Balaji's move will set the battleground between Star and Balaji as the Murdoch company is believed to be partnering with Kerala-based broadcaster Asianet for its regional foray. Star's plans with Asianet is the main reason for the Star-Balaji joint venture not taking off. Star is looking at leveraging Asianet's strong regional presence and its distribution network, which reaches out to around 60 countries across the globe.
The proposed joint venture between Star and Asianet will house Asianet's entertainment channels Asianet Plus in Malayalam and Asianet Suvarna in Kannada. That apart, the partners will launch a Telugu channel.
Star has been wanting to foray into the regional television market for a while now and has a Tamil channel Star Vijay. Its aborted 51:49 JV with Balaji was to launch entertainment channels in Telugu, Kannada and Malayalam. Balaji also bought over the 26 per cent stake held by Star in Balaji Telefilms.
Balaji had an 'exclusivity contract' with leading Hindi broadcaster Star Plus according to which Balaji could not produce shows for other television broadcasters during the time band that it showcased its soaps on Star Plus.
In turn, the channel paid Balaji a premium which was almost 200 per cent higher than what other production houses charged. Post the Star-Balaji fallout, the exclusivity agreement was not renewed.
However, in the Sun-Balaji case, the production house cannot command a premium considering that Sun Network operates on a sponsored model as opposed to the traditional commissioned model that other broadcasters follow.
In a sponsored model, the production house pays the channel to air its shows. Industry estimates that the half-hour slot price varies depending on the broadcaster's popularity and leadership position of the channel in a particular market. For instance, a half-hour telecast slot on Sun TV Network could cost around Rs 180,000 prime time on a Tamil channel while on a Kannada channel, it could cost Rs 80,000.
Also, in case of a sponsored model, the production company also earns ad revenues during the serial's telecast.
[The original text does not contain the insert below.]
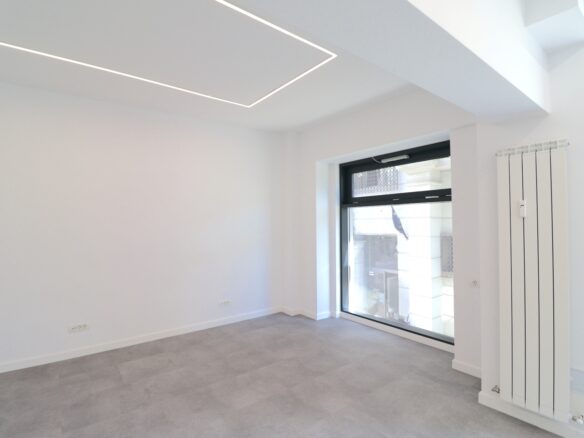Office Of 110 M² In Decebal Boulevard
Ad slots on regional channels are substantially lower than the tariff on Hindi general entertainment channels.
For a 10-second slot, the rates are in the range of Rs 6,000-20,000, while the Hindi general entertainment channel is between Rs 20,000 and Rs 300,000. A production company could earn between Rs 25,000 to Rs 100,000 per episode margin on a leading network in case of a sponsored model.Currently, Balaji airs three daily shows on the Sun Network (Gemini,Udaya and Sun TV), in addition to a show on Surya. Sun Network operates 20 channels in four languages.